§ **Job 1**: Locate each line in the entries below that contains the string "pile", and copy those lines out.
§ **Job 2**: Extend the essay on gardening and customer trust beyond its final paragraph.

§ **Extract provided**:
========================================================================

This morning I was getting some seeds started for my garden, and I was reminded of a tweet from a few weeks ago where I said something to the effect of ‘customer service is now more like gardening and less like hunting – nurture relationships.’ Well, the SCRM crowd (social customer relationship management) pushed back. [@wimrampen @grahamhill @ekolsky @myjayliebs @mkrigsman @SameerPatel @pgreenbe @kitson, you know who you are!] They said this wasn’t the case, and that studies had shown that customers don’t really want a relationship with a brand. To me, “relationship” doesn’t have to mean I’m going to have you over for dinner. There are levels. It can just mean that I will recommend you to a friend. I let it go at the time, but I want to go for Round 2.
I think that gardening is as powerful a metaphor as any for the life-cycle of a process, and I do see a correlation between what it takes to grow a garden and what it takes to build trust with a potential customer, client, or future alliance. Here’s how I see it:
It starts with a seed. Tiny enough to get lost in the crease of your palm, seemingly insignificant on it’s own, it’s value not immediately apparent. This is that new contact, that new Twitter follower, yourself. Without attention, it will not grow and thrive. But, with just a few simple components – for the seed, soil, light, and water; for the person, your ear, your empathy, your altruism – the magic begins to happen. The seed will stir, the person will consider lowering their guard. This is the beginnings of trust.
As time goes by, the foundations for your relationship emerge. You don’t know exactly what will come of it, or if you will receive a benefit at all in the long run. The plant may die, the person may choose to move on. You can’t force it or will it or rush it to give you anything. You nurture the relationship without specific expectations, just confidence that you are doing what can be done on your end. And you build a little more trust.
You will be challenged along the way. You will have to respond accordingly if the relationship is to continue. There will be weeds to pull, or extra nutrition needed for the soil, or protection against an unexpected frost that will be necessary to handle if the plant is to thrive. These are the customer service issues you resolve, the advice you freely give, or access you provide to your resources. A tipping point is reached, and a silent agreement is made – you have earned each other’s trust, and now you can begin receiving gifts.
This is the final harvest from my garden last summer. It might as well be money in the bank. If I didn’t have a grocery store, the investment I made in these plants would be enough to sustain my life. In a similar way, the investment you make in people is what will sustain your business.
And the beauty of the human network is that people pay it forward. In addition to a sale, you’ll also get a referral. The loyalty and trust you build with people will continue to reward you in unexpected ways, as long as you maintain your end of the bargain – be authentic, share you gifts, and maintain a vision that’s bigger than your bottom line.

========================================================================

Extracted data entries
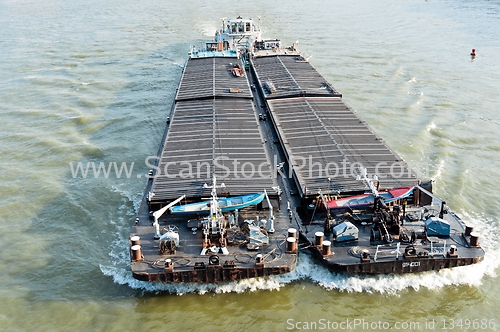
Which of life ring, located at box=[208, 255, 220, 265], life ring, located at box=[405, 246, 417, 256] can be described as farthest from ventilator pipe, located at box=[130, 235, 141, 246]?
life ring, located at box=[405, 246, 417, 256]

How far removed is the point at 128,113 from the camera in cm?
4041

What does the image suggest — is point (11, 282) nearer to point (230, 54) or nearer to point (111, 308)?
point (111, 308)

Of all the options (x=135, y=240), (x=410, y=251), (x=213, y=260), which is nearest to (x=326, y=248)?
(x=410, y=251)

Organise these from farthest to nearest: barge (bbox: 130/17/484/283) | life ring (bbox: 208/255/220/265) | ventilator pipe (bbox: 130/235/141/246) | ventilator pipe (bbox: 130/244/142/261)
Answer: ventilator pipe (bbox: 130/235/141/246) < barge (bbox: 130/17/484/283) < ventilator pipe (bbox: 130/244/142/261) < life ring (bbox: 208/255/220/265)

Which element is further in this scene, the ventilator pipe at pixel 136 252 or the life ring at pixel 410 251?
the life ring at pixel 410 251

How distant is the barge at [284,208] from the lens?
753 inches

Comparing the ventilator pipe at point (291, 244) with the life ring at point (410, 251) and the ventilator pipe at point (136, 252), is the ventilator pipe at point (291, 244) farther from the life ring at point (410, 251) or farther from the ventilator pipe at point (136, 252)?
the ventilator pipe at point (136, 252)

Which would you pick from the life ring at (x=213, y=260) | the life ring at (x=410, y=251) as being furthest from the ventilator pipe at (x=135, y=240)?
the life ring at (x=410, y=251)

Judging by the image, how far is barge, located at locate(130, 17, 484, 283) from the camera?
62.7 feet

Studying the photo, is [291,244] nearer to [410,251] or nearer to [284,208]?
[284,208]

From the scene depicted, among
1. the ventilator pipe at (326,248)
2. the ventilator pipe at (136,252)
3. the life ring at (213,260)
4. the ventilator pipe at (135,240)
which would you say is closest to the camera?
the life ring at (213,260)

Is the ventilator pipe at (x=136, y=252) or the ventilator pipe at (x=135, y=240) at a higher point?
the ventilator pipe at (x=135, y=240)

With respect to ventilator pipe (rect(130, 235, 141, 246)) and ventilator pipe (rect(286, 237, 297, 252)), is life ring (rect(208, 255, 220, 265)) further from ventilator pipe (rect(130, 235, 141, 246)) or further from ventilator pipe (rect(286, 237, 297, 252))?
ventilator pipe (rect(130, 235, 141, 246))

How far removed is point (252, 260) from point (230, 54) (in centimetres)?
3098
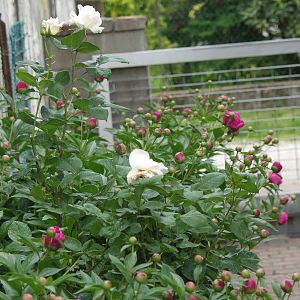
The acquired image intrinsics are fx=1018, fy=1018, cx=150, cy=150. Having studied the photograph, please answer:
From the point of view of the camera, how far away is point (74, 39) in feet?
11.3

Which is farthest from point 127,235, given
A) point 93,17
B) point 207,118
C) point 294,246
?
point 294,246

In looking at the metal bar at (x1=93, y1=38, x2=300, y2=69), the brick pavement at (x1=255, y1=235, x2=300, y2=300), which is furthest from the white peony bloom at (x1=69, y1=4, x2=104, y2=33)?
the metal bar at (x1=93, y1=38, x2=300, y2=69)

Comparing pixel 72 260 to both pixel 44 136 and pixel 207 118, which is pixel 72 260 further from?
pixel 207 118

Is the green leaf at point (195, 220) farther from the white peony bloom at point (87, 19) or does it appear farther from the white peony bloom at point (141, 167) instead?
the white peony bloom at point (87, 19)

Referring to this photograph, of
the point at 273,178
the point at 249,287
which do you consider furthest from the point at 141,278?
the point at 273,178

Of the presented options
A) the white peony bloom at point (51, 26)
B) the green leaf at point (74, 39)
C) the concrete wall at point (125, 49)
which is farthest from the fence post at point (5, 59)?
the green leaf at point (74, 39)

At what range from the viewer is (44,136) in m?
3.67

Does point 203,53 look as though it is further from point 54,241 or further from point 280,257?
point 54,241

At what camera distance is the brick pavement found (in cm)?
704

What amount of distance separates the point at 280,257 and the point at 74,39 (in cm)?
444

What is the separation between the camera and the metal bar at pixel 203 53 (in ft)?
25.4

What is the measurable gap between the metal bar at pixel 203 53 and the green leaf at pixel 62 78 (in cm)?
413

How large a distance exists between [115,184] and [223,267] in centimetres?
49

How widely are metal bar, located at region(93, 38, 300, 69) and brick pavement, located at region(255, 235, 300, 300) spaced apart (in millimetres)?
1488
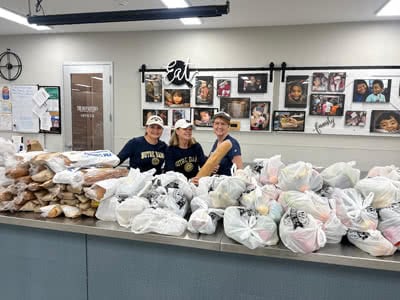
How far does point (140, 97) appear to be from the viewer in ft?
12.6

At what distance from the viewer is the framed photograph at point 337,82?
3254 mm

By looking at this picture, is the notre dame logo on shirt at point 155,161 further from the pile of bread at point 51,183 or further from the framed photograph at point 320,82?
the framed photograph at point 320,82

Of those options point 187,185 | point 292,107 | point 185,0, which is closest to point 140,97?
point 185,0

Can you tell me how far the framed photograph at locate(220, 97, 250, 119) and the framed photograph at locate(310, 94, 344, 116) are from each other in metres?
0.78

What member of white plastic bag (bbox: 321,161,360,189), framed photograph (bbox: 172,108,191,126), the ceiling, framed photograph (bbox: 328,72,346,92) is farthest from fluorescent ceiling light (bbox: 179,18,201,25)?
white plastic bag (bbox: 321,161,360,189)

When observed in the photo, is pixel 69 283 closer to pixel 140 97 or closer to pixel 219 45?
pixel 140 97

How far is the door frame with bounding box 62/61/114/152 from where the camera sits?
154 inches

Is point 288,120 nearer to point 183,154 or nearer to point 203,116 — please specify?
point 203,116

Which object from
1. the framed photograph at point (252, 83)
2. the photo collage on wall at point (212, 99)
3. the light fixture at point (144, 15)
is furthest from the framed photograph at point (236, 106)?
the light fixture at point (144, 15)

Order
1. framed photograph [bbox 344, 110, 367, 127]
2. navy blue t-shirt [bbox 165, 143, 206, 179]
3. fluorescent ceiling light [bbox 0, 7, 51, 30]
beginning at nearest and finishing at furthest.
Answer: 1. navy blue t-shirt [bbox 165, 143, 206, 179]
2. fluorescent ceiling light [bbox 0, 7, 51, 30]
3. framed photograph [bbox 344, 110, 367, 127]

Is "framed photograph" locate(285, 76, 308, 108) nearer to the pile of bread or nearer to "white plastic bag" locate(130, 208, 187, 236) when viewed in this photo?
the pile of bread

========================================================================

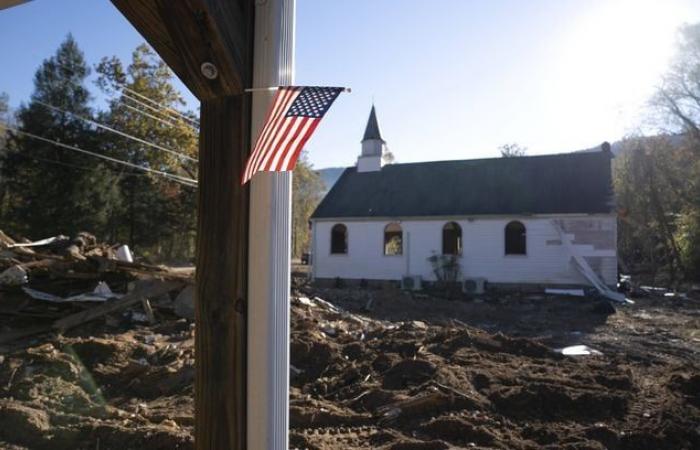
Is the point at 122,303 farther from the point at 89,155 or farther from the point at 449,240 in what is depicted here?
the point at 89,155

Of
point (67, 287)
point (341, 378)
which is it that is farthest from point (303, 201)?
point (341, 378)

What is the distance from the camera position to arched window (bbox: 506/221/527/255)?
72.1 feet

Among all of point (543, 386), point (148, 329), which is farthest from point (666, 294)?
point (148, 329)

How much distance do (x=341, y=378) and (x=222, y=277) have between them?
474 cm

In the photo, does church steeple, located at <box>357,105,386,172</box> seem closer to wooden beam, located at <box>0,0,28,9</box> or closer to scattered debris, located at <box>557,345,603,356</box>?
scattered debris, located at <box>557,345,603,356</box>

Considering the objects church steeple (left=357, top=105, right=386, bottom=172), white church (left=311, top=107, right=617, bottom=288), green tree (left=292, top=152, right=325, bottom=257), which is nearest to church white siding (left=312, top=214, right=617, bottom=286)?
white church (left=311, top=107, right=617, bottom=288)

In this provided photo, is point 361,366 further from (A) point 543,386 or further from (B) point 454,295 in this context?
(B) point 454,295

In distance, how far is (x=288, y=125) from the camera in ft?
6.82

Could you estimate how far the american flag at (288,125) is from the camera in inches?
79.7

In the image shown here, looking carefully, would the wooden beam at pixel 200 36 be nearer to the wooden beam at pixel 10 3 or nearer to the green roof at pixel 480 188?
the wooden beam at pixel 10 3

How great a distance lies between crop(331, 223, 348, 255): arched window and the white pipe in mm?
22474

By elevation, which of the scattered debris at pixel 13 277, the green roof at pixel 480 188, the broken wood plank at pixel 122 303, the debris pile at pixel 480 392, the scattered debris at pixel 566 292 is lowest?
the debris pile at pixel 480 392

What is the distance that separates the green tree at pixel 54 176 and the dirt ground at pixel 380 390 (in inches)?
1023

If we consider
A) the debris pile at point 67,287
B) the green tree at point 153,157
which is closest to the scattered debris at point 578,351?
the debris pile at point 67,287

========================================================================

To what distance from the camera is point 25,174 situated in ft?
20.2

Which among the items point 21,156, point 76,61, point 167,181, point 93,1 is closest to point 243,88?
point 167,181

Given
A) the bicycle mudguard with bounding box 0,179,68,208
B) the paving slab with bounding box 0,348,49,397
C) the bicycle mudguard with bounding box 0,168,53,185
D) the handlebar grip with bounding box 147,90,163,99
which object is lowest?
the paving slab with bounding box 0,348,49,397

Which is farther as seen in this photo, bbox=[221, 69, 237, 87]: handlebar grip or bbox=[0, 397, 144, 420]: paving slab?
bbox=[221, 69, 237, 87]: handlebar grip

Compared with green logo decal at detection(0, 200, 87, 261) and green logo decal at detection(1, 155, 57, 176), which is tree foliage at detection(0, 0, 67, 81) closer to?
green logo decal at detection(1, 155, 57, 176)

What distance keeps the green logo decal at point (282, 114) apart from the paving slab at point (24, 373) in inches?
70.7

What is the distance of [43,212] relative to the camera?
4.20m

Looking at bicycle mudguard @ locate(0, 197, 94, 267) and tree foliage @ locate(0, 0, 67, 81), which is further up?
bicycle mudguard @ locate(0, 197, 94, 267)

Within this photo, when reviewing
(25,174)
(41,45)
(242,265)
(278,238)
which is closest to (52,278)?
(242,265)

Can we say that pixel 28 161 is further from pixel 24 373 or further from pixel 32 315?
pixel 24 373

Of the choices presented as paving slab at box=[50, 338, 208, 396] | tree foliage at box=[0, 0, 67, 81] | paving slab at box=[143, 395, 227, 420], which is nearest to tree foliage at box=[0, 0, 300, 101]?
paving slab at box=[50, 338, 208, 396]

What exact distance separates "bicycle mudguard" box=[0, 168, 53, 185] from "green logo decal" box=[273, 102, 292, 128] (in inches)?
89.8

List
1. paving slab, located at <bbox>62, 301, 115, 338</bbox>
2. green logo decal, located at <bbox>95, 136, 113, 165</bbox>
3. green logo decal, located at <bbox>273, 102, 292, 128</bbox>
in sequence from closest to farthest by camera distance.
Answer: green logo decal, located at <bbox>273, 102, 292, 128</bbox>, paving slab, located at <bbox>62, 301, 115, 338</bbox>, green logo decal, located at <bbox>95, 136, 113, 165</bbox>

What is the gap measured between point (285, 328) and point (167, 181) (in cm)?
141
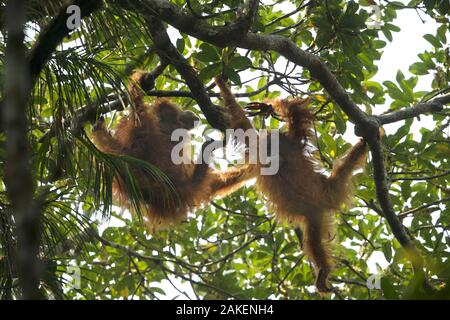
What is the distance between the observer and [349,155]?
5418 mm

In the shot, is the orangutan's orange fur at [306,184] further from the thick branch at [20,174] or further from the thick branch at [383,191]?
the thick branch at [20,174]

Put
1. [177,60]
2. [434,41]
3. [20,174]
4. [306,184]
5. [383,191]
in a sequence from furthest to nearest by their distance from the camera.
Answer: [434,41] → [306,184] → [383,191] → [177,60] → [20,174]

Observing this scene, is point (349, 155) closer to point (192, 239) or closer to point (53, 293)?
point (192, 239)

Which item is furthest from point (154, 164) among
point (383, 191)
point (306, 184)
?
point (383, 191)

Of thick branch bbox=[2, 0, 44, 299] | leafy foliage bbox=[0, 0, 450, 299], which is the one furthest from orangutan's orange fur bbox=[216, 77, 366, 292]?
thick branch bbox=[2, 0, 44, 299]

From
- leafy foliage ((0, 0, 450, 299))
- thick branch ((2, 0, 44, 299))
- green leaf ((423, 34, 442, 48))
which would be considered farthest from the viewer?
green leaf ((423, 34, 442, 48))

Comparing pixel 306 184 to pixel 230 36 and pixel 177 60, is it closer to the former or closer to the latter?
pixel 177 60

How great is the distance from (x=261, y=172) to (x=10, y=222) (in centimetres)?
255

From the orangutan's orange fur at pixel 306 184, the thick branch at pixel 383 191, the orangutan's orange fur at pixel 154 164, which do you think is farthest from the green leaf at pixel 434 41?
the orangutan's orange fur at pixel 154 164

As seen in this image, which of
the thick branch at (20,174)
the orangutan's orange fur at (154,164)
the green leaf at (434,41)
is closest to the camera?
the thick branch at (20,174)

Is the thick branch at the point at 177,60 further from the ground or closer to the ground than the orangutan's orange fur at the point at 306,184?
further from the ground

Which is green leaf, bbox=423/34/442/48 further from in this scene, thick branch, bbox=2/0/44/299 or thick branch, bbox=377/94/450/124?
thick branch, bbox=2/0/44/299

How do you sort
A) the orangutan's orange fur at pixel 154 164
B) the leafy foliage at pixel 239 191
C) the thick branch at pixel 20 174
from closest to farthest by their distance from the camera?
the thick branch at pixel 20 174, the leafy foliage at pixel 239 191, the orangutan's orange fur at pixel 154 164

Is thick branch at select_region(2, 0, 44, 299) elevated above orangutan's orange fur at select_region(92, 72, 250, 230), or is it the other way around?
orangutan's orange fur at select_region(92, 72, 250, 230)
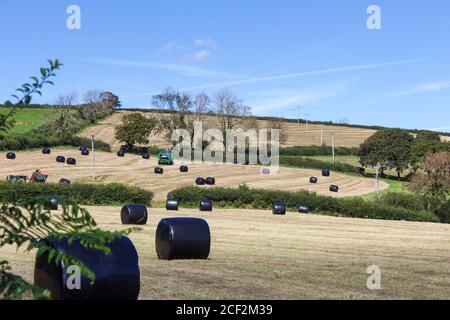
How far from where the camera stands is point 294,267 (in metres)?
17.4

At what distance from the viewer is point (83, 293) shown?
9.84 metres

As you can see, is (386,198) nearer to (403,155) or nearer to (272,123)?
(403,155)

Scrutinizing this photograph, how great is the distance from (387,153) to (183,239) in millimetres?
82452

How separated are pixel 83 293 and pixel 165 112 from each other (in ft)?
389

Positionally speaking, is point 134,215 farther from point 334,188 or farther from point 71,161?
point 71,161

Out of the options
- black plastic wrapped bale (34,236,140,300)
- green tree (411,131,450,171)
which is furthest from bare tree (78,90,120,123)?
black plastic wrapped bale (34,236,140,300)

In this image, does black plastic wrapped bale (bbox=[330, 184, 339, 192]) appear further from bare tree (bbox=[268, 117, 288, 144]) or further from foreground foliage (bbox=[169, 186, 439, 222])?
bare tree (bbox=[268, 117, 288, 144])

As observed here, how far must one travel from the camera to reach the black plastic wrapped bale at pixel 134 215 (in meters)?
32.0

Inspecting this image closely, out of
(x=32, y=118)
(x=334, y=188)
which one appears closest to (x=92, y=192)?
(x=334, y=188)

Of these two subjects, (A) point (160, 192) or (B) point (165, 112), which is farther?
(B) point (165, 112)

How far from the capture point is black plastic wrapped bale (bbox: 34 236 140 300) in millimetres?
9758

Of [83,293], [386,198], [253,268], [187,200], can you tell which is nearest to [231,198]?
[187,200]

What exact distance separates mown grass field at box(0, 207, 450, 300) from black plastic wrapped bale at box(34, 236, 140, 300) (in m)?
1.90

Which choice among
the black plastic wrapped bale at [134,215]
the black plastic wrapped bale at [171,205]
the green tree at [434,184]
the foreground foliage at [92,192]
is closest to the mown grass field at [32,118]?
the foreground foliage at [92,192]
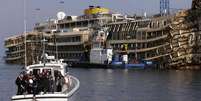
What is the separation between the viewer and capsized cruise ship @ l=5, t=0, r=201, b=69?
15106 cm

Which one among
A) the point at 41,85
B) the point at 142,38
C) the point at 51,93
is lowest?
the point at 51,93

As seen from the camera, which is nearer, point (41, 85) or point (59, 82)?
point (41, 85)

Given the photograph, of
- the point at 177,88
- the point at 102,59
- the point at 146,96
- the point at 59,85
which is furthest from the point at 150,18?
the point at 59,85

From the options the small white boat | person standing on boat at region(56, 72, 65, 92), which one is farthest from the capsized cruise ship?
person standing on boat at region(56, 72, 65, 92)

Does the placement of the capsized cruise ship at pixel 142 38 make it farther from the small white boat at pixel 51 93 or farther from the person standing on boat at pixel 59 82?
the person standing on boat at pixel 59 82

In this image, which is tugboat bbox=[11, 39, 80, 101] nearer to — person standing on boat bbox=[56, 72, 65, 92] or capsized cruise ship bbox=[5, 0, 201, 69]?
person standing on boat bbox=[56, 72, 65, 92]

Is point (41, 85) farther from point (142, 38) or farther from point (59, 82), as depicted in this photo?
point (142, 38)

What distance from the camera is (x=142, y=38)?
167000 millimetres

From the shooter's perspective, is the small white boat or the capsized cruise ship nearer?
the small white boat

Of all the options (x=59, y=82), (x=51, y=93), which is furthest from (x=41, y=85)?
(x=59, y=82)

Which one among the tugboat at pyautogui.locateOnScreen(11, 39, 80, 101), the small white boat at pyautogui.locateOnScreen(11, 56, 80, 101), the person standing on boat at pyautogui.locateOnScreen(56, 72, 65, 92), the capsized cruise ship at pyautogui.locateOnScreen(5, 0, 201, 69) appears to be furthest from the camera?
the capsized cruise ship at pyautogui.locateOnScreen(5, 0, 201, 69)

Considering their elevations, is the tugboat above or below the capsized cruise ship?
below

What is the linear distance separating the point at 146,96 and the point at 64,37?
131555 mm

========================================================================

§ **Task output 1**:
By looking at this picture, is the notre dame logo on shirt at point 155,161 further from the pile of bread at point 51,183 or further from the framed photograph at point 320,82?
Is "framed photograph" locate(285, 76, 308, 108) nearer to the pile of bread or nearer to "white plastic bag" locate(130, 208, 187, 236) when viewed in this photo?
the pile of bread
By elevation, which of the scattered debris at pixel 13 277, the green roof at pixel 480 188, the broken wood plank at pixel 122 303, the debris pile at pixel 480 392, the scattered debris at pixel 566 292 is lowest?
the debris pile at pixel 480 392
A) the debris pile at point 67,287
the debris pile at point 67,287

§ **Task output 2**:
Be a gardener, not a hunter.
Social media, when it is done best, is organic: http://ike4.me/smio
Venessa Miemis said:
speaking of compost, i have one of these, and it is awesome. you get a batch in about 2 weeks.
Randy Deutsch said:
I like ‘cultivate” over “maintain.” Is this not what Voltaire meant when he wrote “That is well said,” replied Candide, “but we must cultivate our garden.” Invest in yourself, invest in those around you? Cultivate implies preparing, improving, fostering the growth of – a forward-moving word – while maintenance implies to keep a certain state. Another great post – and timely!
Venessa Miemis said:
ahhh, cultivating would have been a better word choice. am i allowed to change the title?
The question may be, “What could Candide possibly mean today?” What is cultivation today? Compost, and organic compost at that, is one node of the fractal of cultivation. After the soil there is aeration, sun, water and drainage. Nipping undesired growth and weeding and harvesting and composting.
There is leaning on the fence or truck and talking, sharing ideas. There is carrying fruits and produce for exchange for fruits and produce, in the truck and in wheelbarrows through gates. There is the invitation for dinner, conversation, joy and exchange of recipes and tastes. There is sleep and morning and poking the compost.
This is called maintenance.
Michael J said:
As usual the conventional wisdom as especially interpreted by those whose livelihoods are involved are wrong. And you’re right. Garden is precisely the right metaphor. I don’t know if it got on your radar, but Obama said recently something about the media and farming. It was something of the order of “Can you imagine any of the media having to be farmers? They would plant a seed. Come back the next day. And report “It’s NOT GROWING!!!!”
I think the problem is the pressure of earning revenue NOW. The reality is that things don’t evolve NOW. It takes time. The fact is that time is the single most precious commodity in our evolving society.
If you look at hs dropout factories the independent variable is that time is organized for factories and hierarchical organization. I used to teach at Parsons. Consider that the limitation of “efficient use of classrooms” dictated a time organization that did not allow for a common lunch or dinner hour.
The new good news is that brands can no longer depend on selling. I think “trust” in the biz enviro or the education enviro is a clear and plausible prediction of behavior in the future. Uncertainty leads to inaction, whether it’s in education, marketing or the Stock Market. One of the reasons that this recovery is happening so much faster than has been predicted by many of the pundits is they have neglected to understand the speed with which trust can be created.
Consider the huge shift both in the media blabla and on the ground once Health Care became a fact instead of an “idea.” Trust is created by actions, not by words. It’s a bit confusing for us in that words, before real time transparency and YouTube is so very often bullshit – in the sense that they do not predict action. Passing health care signals that going forward for a while and for some, words really do count..again.
Cole Tucker said:
You’ve hit on something I believe really important here. I think that the problem of immediacy runs deep, even within established network culture. It seems like each day, someone recants their hope that hyperconnection can aid us to save ourselves.
Gardening really makes for a beautiful metaphor for this process. When I began gardening, it really catalyzed some deep changes in myself. The necessary attitude challenged my character structure, and the trends to homeostasis often came up in frustration and resistance.
As the late, great Dr. Christopher S. Hyatt regularly pointed out, make haste slowly.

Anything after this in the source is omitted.